Под рукавами на просвет шумит/густая шерсть сплошных эритроцитов/ (они бегут, превозмогая локти),/расстрельный список порван и летит,/ и ангел смотрит сверху и гудит,/как квадрокоптер.

(Елена Оболикшта, «Остыли воды, с тыльной стороны…»)

Гинденбург упал, удлиняясь, как океан,/вырванный, как канат, из всех своих ран,/как Севастьян святой возвращается из катакомб/ чтоб излечиться и быть для своих окном./Пассажиры спускаются, камни меж них летят,/выстраиваясь в – поданный прежде времени – трап,/ но через три минуты сорока кивнёт хвостом,/и пАром всплывёт из-под земли парОм.

(Александр Петрушкин, «Прибытие»)

Исходные данные
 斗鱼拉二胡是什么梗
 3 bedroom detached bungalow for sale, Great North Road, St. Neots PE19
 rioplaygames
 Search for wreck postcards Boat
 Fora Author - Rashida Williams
---
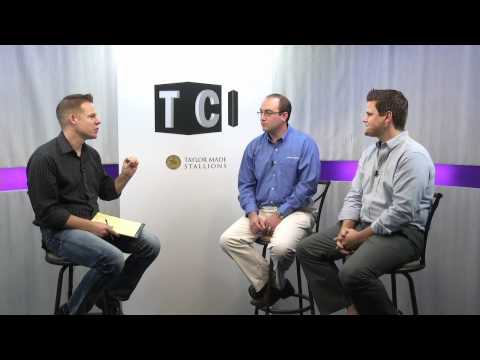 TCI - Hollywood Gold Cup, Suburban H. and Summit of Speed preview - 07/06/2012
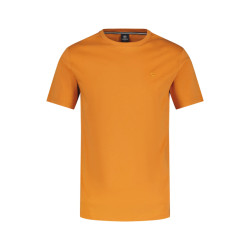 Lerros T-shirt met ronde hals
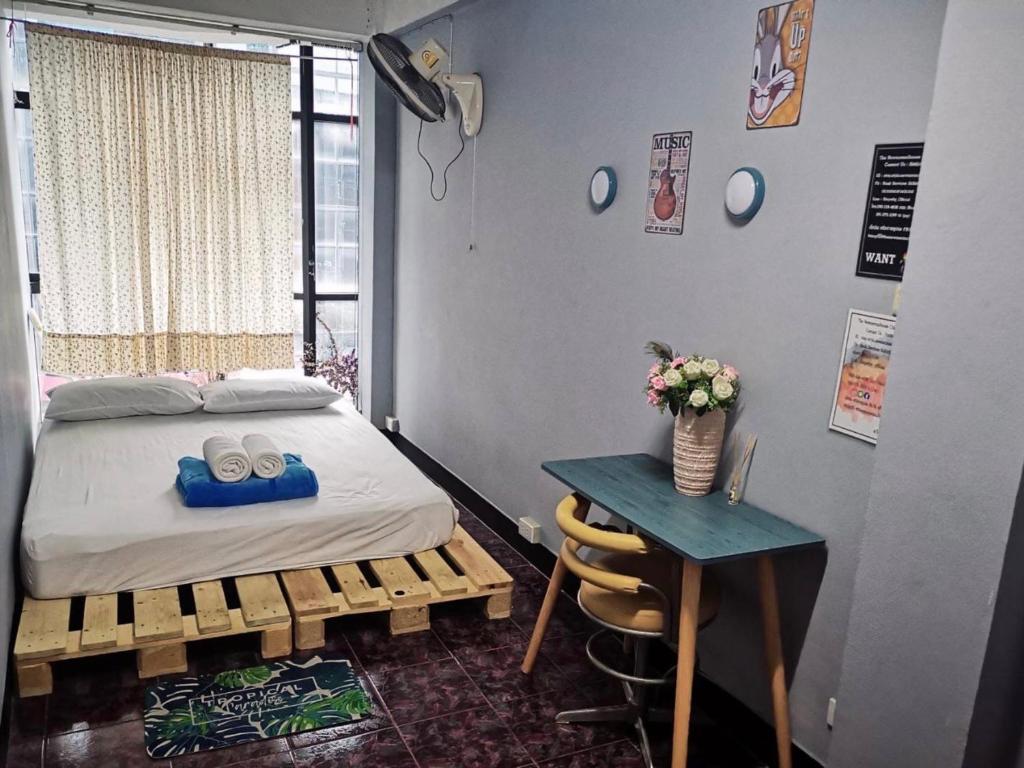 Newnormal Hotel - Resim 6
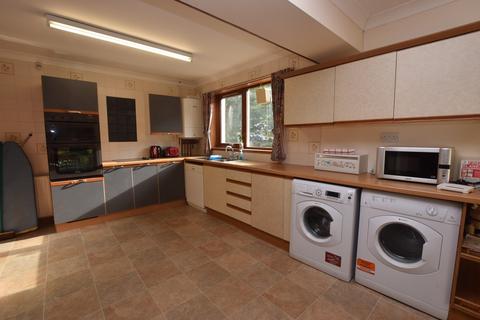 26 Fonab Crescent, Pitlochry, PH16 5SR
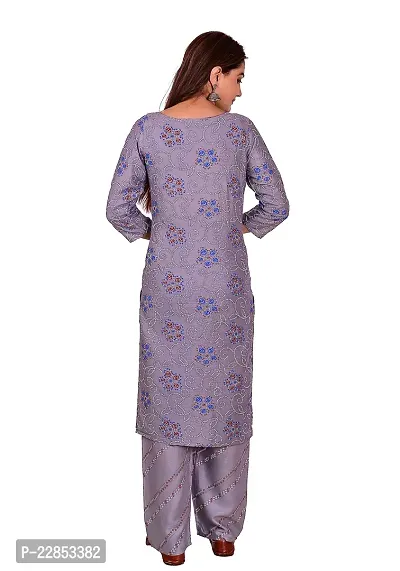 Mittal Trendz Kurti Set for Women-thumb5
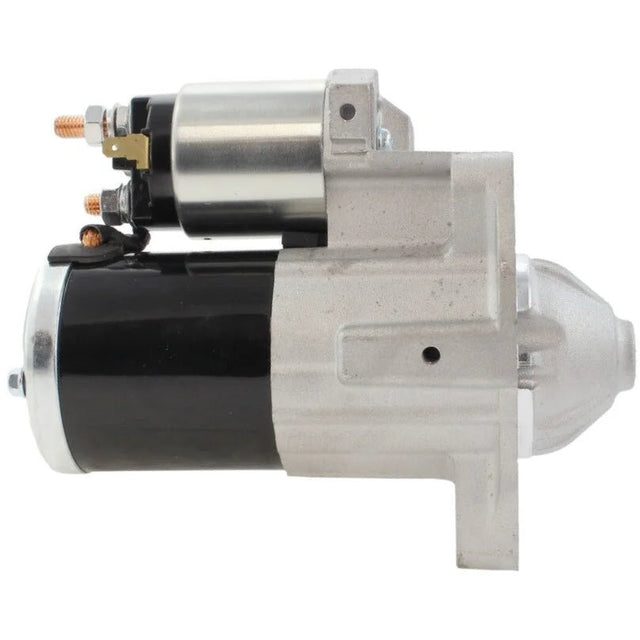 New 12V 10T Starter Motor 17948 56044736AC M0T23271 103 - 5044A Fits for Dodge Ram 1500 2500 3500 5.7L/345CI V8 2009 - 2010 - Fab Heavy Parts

Задания
(1) Замените «ангел» на «демон» в части фрагмента, которая начинается словами «Под рукавами на» и заканчивается словами «и гудит,/как квадрокоптер.». Приведите эту часть целиком.
(2) С чем сравнивается ангел, который смотрит сверху и гудит, в первом стихотворении фрагмента?

Ответы на задания
(1)
Под рукавами на просвет шумит/густая шерсть сплошных эритроцитов/ (они бегут, превозмогая локти),/расстрельный список порван и летит,/ и демон смотрит сверху и гудит,/как квадрокоптер.

(2) С квадрокоптером.